= Game without a value =

Game square (that is, the payoff to player I) for a game with no value, due to Sion and Wolfe. The payoff is 0 along the two diagonal lines

In the mathematical theory of games, in particular the study of zero-sum continuous games, not every game has a minimax value. This is the expected value to one of the players when both play a perfect strategy (which is to choose from a particular PDF).

This article gives an example of a zero-sum game that has no value. It is due to Sion and Wolfe.

Zero-sum games with a finite number of pure strategies are known to have a minimax value (originally proved by John von Neumann) but this is not necessarily the case if the game has an infinite set of strategies. There follows a simple example of a game with no minimax value.

The existence of such zero-sum games is interesting because many of the results of game theory become inapplicable if there is no minimax value.

==The game==

Players I and II choose numbers $x$ and $y$ respectively, between 0 and 1. The payoff to player I is
$$K(x,y)=
\begin{cases}
  -1 & \text{if } x<y<x+1/2, \\
   0 & \text{if } x=y \text{ or } y=x+1/2,\\
   1 & \text{otherwise.}
\end{cases}$$
That is, after the choices are made, player II pays $K(x,y)$ to player I (so the game is zero-sum).

If the pair $(x,y)$ is interpreted as a point on the unit square, the figure shows the payoff to player I. Player I may adopt a mixed strategy, choosing a number according to a probability density function (pdf) $f$, and similarly player II chooses from a pdf $g$. Player I seeks to maximize the payoff $K(x, y)$, player II to minimize the payoff, and each player is aware of the other's objective.

== Game value ==

Sion and Wolfe show that
$$\sup_f \inf_g \iint K\,df\,dg=\frac{1}{3}$$
but
$$\inf_g \sup_f \iint K\,df\,dg=\frac{3}{7}.$$
These are the maximal and minimal expectations of the game's value of player I and II respectively.

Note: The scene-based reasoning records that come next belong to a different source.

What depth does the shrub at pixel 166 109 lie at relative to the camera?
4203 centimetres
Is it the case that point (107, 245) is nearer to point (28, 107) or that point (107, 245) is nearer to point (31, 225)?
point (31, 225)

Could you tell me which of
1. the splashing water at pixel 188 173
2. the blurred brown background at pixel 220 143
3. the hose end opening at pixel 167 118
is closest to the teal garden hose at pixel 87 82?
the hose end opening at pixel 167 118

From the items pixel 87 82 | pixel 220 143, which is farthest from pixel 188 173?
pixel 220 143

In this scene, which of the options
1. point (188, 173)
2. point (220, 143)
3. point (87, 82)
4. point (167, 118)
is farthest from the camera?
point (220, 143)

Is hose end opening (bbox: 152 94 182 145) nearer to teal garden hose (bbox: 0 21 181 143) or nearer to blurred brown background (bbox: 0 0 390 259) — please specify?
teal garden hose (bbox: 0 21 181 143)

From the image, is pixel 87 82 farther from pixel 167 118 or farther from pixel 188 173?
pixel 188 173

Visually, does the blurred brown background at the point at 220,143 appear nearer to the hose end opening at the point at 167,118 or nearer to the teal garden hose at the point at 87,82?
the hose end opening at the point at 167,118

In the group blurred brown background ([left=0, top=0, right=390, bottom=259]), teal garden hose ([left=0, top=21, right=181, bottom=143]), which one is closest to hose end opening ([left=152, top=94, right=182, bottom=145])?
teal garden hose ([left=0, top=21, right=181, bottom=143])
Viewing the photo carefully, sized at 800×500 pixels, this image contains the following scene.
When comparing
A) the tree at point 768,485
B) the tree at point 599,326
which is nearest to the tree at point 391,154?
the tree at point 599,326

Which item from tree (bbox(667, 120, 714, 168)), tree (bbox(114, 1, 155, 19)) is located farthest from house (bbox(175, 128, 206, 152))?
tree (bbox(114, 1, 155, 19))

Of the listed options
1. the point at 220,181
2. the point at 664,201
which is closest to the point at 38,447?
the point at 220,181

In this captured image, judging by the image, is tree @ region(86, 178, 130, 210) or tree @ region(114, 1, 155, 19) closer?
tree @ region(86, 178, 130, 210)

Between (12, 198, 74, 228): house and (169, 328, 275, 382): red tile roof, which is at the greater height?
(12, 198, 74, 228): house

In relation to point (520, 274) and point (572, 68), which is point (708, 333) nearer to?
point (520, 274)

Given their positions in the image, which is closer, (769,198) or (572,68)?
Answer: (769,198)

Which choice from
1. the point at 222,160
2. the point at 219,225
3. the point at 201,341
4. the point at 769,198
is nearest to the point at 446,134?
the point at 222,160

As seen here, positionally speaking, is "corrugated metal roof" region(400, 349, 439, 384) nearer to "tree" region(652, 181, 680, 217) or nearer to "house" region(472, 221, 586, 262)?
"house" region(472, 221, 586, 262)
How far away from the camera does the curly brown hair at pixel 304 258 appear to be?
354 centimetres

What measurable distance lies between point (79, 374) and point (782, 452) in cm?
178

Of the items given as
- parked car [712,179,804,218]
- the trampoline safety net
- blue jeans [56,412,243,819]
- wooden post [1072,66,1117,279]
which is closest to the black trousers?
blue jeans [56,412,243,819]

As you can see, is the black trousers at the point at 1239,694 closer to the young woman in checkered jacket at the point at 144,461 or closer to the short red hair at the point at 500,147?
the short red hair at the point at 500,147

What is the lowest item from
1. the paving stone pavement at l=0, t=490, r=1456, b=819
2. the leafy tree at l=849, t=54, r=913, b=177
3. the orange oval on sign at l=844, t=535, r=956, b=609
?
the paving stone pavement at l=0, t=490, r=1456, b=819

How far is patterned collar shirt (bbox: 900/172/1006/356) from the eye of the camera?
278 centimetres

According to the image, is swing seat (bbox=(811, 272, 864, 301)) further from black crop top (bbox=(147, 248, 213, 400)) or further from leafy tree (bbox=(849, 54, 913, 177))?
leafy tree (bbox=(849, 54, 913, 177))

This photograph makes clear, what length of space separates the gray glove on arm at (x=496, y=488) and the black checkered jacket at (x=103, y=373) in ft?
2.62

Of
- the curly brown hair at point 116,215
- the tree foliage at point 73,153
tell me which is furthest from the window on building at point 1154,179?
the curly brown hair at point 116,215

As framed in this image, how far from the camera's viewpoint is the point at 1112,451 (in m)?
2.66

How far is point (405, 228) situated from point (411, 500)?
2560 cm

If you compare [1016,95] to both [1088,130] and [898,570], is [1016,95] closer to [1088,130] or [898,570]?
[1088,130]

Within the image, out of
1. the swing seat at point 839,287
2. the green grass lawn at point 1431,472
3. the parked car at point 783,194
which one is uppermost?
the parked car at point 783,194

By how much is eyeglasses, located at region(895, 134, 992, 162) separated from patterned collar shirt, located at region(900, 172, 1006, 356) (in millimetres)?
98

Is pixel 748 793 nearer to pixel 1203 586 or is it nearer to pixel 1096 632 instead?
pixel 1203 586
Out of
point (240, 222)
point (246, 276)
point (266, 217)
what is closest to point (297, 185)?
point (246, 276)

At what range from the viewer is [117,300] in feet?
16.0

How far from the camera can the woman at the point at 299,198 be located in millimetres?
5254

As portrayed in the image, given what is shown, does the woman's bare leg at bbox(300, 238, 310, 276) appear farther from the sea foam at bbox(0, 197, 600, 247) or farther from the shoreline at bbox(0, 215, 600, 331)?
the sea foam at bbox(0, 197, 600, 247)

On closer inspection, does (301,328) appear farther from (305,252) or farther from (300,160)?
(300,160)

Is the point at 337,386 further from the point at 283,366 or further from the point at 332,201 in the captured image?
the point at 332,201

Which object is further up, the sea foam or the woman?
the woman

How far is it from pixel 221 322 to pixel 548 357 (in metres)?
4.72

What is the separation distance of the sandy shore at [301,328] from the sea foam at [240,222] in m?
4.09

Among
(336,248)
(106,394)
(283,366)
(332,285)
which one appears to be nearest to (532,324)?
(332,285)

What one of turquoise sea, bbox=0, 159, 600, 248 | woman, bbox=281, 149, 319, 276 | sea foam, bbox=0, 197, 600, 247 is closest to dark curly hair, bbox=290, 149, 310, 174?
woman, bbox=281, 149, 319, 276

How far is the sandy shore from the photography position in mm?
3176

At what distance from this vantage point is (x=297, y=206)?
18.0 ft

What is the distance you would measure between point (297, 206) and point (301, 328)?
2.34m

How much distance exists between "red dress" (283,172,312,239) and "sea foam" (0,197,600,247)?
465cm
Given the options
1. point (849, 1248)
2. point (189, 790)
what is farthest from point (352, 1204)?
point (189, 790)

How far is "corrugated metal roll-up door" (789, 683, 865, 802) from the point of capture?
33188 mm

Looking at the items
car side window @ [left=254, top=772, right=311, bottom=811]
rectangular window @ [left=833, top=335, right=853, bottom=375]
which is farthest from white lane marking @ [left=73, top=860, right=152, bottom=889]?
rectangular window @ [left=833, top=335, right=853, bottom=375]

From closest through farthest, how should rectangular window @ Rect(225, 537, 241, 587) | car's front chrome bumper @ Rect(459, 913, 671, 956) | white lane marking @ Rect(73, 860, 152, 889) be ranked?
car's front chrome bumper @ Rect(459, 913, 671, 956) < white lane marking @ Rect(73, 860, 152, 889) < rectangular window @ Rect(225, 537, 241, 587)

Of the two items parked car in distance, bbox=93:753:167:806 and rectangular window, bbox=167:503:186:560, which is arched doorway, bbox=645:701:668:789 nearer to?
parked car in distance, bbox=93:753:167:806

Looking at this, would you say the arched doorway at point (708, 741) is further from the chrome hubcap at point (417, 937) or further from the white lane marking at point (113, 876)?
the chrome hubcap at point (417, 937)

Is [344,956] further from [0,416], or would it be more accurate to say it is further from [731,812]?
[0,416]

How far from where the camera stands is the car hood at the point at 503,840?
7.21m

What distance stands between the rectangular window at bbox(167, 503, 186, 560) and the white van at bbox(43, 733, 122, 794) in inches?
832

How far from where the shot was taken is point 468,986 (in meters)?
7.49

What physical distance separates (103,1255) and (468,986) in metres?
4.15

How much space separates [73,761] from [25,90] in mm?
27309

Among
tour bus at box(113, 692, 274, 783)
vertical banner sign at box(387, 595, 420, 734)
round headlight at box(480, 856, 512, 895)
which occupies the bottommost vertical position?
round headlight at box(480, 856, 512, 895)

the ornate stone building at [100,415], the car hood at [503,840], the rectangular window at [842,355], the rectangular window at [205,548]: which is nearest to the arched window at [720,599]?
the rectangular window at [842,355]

The $\sup$ and $\inf$ respectively take the supremum and infimum over pdf's on the unit interval (actually Borel probability measures). These represent player I and player II's (mixed) strategies. Thus, player I can assure himself of a payoff of at least 3/7 if he knows player II's strategy, and player II can hold the payoff down to 1/3 if he knows player I's strategy.

There is no epsilon equilibrium for sufficiently small $\varepsilon$, specifically, if $\varepsilon < \frac{1}{2}\left(\frac{3}{7}-\frac{1}{3}\right)\simeq 0.0476$. Dasgupta and Maskin assert that the game values are achieved if player I puts probability weight only on the set $\left\{0,1/2,1\right\}$ and player II puts weight only on $\left\{1/4,1/2,1\right\}$.

Glicksberg's theorem shows that any zero-sum game with upper or lower semicontinuous payoff function has a value (in this context, an upper (lower) semicontinuous function K is one in which the set $\{P\mid K(P)<c\}$ (resp $\{P\mid K(P)>c\}$) is open for any real number c).

The payoff function of Sion and Wolfe's example is not semicontinuous. However, it may be made so by changing the value of K(x, x) and K(x, x + 1/2) (the payoff along the two discontinuities) to either +1 or −1, making the payoff upper or lower semicontinuous, respectively. If this is done, the game then has a value.

==Generalizations==

Subsequent work by Heuer discusses a class of games in which the unit square is divided into three regions, the payoff function being constant in each of the regions.